In a review of the long-term health impact of military service, MPs have warned that dangerous levels of alcohol consumption are becoming ‘the norm’ and that more must be done to understand the links between deployment, alcohol misuse and violent behaviour.
In studies carried out by the King’s College Military Health Research (KCMHR) unit, it was found that alcohol misuse is higher in the military than in civilian populations. Men who had fought in Iraq and Afghanistan were 53 percent more likely than non-combat colleagues to commit a violent offence and that post-traumatic stress disorder (PTSD) and alcohol misuse were also major factors.
Commenting on the study, MPs added:
“Too many members of the armed forces appear to believe that alcohol is integral to group cohesion or that alcohol is an appropriate way of coping with a return from a military deployment.”

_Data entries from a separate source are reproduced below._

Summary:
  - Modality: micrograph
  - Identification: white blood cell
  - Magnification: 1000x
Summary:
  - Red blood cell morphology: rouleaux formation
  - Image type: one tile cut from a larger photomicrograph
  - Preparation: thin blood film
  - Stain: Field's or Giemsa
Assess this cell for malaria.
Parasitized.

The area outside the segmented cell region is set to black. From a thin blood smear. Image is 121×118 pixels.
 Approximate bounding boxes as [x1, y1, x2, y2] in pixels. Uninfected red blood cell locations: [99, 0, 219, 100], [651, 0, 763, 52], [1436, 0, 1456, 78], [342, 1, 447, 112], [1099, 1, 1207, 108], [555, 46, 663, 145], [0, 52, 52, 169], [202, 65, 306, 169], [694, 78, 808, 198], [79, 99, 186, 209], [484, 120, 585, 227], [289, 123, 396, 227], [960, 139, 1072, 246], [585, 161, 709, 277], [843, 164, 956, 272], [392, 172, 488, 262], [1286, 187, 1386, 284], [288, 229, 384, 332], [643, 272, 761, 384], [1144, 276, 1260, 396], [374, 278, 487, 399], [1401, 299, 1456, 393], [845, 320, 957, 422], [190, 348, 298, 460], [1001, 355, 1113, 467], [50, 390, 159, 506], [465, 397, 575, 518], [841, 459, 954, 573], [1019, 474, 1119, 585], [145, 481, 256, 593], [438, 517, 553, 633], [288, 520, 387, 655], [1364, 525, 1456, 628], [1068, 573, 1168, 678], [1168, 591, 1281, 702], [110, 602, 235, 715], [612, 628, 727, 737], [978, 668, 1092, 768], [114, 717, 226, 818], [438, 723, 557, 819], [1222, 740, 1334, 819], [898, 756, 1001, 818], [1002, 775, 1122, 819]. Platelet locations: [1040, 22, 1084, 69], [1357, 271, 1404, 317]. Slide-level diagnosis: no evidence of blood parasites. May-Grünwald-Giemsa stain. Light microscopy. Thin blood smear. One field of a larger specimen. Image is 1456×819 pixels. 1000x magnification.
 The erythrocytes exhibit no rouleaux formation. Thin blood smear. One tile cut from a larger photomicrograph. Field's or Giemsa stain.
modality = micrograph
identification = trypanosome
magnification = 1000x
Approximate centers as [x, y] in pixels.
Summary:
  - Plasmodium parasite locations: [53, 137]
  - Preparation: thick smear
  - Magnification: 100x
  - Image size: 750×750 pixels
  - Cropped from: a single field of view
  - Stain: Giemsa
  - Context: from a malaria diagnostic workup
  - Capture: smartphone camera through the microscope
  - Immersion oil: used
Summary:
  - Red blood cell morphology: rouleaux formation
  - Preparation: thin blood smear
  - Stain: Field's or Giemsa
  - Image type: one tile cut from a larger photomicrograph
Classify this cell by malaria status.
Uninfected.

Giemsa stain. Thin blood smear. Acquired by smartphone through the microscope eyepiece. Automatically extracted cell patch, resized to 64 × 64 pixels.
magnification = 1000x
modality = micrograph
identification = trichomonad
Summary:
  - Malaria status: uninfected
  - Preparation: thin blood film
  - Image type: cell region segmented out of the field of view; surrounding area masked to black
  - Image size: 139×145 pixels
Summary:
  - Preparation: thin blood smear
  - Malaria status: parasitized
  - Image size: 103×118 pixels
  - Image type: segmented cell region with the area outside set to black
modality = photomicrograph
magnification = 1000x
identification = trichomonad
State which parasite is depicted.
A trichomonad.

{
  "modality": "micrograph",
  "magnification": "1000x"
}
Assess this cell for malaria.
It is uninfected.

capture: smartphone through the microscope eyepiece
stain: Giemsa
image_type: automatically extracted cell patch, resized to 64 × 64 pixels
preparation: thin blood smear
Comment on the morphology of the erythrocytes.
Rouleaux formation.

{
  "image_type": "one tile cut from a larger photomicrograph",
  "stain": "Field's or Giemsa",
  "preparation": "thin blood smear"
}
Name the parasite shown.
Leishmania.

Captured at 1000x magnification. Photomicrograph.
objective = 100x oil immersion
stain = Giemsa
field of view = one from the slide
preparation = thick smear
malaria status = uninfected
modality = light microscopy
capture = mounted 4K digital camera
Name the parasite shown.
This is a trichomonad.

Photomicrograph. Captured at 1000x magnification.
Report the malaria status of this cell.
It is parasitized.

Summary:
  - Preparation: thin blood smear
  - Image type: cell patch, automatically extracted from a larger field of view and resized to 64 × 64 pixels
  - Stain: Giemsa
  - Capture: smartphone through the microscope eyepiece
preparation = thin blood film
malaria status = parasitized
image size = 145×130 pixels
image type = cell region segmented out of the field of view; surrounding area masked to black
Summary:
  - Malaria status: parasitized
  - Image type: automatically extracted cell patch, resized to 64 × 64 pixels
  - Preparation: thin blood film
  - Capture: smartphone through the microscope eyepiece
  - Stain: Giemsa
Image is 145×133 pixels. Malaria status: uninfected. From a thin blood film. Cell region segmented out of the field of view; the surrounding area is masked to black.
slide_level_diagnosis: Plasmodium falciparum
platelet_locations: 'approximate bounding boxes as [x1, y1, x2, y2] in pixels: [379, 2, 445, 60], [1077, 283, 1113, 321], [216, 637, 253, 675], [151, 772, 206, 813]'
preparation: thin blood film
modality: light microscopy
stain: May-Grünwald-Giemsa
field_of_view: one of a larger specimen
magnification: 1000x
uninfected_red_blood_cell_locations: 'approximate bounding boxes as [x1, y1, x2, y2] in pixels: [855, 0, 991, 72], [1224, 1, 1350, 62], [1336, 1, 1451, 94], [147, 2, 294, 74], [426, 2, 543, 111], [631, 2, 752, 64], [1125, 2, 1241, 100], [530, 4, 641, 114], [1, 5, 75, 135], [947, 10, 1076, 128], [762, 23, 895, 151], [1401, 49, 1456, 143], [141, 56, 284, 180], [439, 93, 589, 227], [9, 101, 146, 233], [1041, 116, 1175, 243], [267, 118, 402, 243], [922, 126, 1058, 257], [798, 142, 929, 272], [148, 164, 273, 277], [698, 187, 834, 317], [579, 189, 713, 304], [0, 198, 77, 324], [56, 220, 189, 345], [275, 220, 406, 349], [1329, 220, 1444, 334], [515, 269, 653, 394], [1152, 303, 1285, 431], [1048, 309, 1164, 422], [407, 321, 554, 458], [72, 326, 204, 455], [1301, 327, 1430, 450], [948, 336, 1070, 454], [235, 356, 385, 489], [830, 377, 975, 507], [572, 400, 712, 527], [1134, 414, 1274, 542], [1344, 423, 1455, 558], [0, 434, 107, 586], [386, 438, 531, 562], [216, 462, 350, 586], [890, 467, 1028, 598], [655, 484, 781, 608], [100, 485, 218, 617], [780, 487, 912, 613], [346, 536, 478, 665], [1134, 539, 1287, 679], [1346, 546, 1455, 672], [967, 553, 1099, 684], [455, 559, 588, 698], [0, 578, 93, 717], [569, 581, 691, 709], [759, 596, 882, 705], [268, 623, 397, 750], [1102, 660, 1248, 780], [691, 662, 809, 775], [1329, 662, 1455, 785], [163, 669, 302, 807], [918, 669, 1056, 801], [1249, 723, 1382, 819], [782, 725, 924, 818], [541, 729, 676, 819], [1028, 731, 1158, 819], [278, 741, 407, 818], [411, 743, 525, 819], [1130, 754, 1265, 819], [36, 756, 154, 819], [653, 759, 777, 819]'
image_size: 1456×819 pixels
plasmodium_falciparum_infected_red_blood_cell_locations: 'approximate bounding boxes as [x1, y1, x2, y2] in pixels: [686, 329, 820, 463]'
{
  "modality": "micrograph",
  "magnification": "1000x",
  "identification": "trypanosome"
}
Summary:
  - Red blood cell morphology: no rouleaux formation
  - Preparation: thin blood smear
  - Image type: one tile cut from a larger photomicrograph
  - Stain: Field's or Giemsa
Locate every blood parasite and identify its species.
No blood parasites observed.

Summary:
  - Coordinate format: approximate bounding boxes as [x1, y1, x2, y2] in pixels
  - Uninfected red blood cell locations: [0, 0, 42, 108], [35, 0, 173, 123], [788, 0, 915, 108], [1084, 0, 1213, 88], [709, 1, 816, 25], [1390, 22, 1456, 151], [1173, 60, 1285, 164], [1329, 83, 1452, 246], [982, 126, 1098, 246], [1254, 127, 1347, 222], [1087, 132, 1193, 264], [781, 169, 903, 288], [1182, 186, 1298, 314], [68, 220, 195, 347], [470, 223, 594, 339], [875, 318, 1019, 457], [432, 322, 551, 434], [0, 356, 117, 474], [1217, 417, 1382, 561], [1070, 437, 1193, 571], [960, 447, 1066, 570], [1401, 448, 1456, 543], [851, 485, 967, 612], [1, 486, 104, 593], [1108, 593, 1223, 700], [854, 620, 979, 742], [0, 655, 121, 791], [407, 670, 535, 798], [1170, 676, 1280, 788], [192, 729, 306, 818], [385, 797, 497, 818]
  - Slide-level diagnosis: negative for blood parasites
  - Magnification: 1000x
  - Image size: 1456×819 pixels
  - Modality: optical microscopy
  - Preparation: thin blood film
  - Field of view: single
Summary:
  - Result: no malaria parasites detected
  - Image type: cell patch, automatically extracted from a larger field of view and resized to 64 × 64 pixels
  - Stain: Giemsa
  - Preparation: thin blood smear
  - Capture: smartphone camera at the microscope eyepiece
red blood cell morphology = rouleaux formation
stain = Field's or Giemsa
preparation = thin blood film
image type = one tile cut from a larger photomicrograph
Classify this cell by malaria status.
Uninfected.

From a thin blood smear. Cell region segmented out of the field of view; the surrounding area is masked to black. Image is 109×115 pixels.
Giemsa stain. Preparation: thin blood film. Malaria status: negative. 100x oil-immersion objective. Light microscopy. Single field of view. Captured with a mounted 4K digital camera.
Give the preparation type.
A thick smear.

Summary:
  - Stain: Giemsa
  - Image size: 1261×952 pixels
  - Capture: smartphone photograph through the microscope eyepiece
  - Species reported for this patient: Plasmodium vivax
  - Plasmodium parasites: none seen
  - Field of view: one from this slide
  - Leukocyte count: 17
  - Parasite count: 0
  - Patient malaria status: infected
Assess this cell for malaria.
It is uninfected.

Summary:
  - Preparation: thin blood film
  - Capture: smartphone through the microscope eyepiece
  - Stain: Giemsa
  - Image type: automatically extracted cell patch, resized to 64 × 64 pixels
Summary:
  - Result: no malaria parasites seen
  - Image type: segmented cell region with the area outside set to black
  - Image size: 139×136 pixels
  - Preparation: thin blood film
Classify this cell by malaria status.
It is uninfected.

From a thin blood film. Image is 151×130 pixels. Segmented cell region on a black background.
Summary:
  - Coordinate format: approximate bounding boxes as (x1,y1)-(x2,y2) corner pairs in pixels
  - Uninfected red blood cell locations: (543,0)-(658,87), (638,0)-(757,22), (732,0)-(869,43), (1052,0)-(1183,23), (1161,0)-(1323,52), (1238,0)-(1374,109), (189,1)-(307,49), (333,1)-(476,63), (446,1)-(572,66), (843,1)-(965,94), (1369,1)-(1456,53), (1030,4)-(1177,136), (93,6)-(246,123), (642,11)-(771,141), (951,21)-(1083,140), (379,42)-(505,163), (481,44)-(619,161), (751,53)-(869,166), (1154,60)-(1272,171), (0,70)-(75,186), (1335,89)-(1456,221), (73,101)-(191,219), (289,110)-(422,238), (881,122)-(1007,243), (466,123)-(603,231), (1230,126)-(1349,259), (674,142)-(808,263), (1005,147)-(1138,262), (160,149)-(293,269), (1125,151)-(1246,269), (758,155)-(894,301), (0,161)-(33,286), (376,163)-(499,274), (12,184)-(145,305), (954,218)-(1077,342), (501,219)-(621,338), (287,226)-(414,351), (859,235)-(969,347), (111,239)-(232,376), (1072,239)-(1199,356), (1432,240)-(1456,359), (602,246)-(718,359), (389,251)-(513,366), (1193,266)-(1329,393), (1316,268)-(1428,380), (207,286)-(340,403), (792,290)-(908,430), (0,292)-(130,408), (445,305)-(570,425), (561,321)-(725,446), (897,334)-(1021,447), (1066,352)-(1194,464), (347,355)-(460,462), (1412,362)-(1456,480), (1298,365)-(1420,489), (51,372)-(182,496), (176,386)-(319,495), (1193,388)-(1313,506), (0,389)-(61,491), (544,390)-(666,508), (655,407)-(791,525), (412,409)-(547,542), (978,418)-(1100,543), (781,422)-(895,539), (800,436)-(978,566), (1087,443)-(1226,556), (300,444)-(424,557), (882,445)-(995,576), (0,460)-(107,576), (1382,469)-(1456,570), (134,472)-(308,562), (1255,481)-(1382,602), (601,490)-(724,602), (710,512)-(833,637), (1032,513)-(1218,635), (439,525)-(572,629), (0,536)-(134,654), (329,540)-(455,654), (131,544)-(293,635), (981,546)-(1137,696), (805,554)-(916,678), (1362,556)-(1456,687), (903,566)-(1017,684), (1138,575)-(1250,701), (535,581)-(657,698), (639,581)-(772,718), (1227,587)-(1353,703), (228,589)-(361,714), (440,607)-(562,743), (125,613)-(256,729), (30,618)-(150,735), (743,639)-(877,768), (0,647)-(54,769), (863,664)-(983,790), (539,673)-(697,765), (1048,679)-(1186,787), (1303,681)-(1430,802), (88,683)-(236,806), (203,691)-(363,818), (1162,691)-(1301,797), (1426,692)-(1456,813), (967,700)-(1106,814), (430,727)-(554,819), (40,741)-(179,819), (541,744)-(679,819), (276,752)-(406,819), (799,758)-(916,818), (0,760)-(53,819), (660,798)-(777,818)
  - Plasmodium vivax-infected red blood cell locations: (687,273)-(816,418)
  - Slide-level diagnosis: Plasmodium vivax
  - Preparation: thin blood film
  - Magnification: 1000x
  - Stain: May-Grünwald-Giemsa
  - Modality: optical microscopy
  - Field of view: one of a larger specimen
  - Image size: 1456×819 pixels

It was found that between 6 and 7 percent of troops who have witnessed combat will suffer from PTSD - approximately double the rate compared to the general population. There is no doubt that this plays a big part of the reason why many of those in the armed forces turn to alcohol as a coping mechanism.
Although the government has invested more than £7 million to improve the mental health services that are available and is taking action to reduce alcohol misuse in the armed forces, MPs are still concerned about the fact that no noticeable impact has been made on the levels of excessive and binge drinking.